Intramedullary are tumors which arise from the spinal cord tissue itself. Extramedullary tumors are those tumors which arise outside of the spinal cord from nerves or coverings and push or compress the spinal cord.

Intramedullary: Astrocytomas, Gangliogliomas, Cavernomas, Hemangioblastomas, Ependymomas.

Extramedullary: Meningiomas, Schwannomas, Neurofibromas and other bone tumors

How often have you found syrinx associated with Intramedullary tumors? Even if the syrinx is decompressed during resection of tumor, can the remaining cavity continue to cause neurological deficits?

Cysts are present in 50-70% of all spinal cord tumors. Once the tumor is removed the cyst should decompress. Some patients may have some problems from the cyst re-accumulation however this is quite small.

What kind of research is being done today on Spinal Cord Tumors?

The research for Spine Cord Tumors is about new surgical techniques only.

Will the nerve damage I have now ever get better?

Sometimes it will but others it will not.

How can it be determined if my tumor is benign or malignant?

Although most SCT are benign the only way for certainity is the microscopic examination by a pathologist after the tumor is removed.

Will I need any treatments after surgery?

Since most tumors are benign the only treatments necessary is physical and occupation therapy.

How soon should I start treatment?

These treatments are started in the hospital and then may continue as an outpatient or inpatient program.

How functional will I be after surgery?

In most cases the patients are out of bed in 1-2 days and then ambulating with assistance by day 3 or 4. Aside from the pain, the limitations vary from one person to another.

How does surgery affect respiration?

Surgery should not affect your respirations unless the tumor is located high in the cervical spine. In these cases there is a small chance of some respiratory compromise.

The back part of my vertebrae was removed to access my spinal cord and not returned. How will this affect me? Should I use precautions when physically active?

There are no limitations or precautions following removal of the vertebrae. However, in very young patients and particularly children there is a concern for progression of a spinal deformity which needs to be monitored.

**Task instructions**
1 > Translate this sentence from the spinal cord tumor passage into Spanish: "Cysts are present in 50-70% of all spinal cord tumors."
2 > Reproduce word for word the part of the spinal cord tumor passage starting with "How often have" and going on through "it will not.".
3 > According to the spinal cord tumor passage, by what day are most patients walking with assistance after surgery?

**Records supplied**

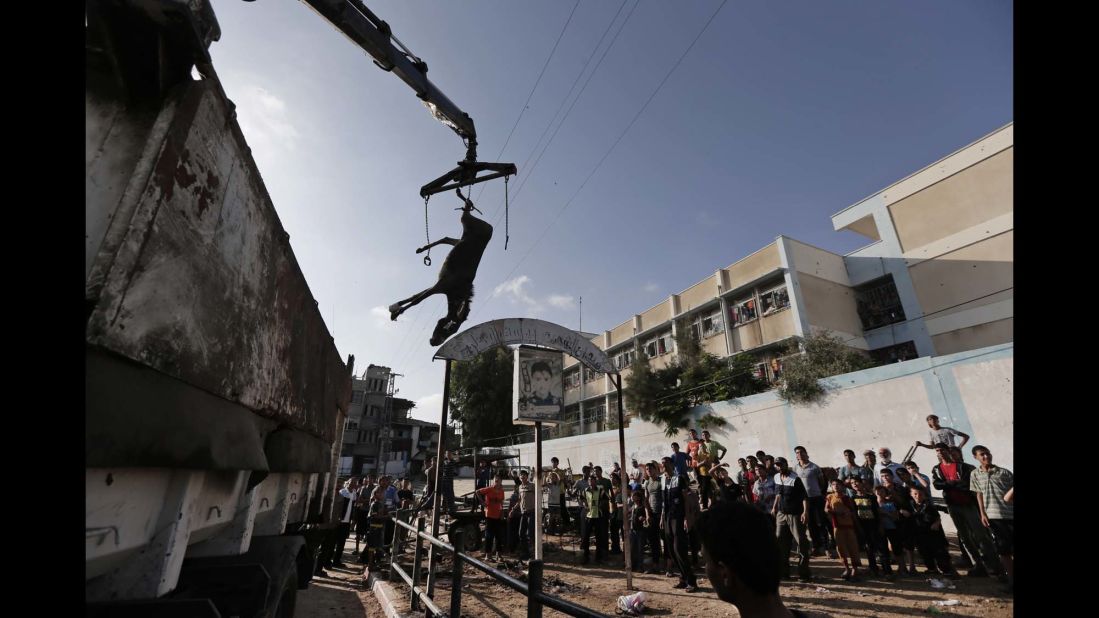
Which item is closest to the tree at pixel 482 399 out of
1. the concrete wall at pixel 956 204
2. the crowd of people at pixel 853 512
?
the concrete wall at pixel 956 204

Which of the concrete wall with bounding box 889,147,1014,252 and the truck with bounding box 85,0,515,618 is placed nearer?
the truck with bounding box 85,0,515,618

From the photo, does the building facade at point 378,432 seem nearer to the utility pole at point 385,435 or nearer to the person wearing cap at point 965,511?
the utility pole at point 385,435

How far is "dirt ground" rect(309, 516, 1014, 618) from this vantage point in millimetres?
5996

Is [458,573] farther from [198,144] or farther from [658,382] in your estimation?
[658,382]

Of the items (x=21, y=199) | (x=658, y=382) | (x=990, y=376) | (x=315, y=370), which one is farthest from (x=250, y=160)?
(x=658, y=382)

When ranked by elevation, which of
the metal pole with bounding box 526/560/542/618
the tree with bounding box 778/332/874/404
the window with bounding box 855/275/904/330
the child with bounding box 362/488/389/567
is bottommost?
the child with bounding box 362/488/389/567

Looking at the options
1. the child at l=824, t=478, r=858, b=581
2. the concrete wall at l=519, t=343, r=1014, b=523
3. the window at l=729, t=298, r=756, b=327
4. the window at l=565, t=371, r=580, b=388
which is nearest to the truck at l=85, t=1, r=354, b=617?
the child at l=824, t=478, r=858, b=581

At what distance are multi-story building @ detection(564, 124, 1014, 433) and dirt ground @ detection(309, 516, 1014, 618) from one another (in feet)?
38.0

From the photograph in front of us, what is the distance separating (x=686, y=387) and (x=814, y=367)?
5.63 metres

**Your written answers**
1 > Los quistes están presentes en el 50-70 % de todos los tumores de la médula espinal.

2 >
How often have you found syrinx associated with Intramedullary tumors? Even if the syrinx is decompressed during resection of tumor, can the remaining cavity continue to cause neurological deficits?

Cysts are present in 50-70% of all spinal cord tumors. Once the tumor is removed the cyst should decompress. Some patients may have some problems from the cyst re-accumulation however this is quite small.

What kind of research is being done today on Spinal Cord Tumors?

The research for Spine Cord Tumors is about new surgical techniques only.

Will the nerve damage I have now ever get better?

Sometimes it will but others it will not.

3 > By day 3 or 4.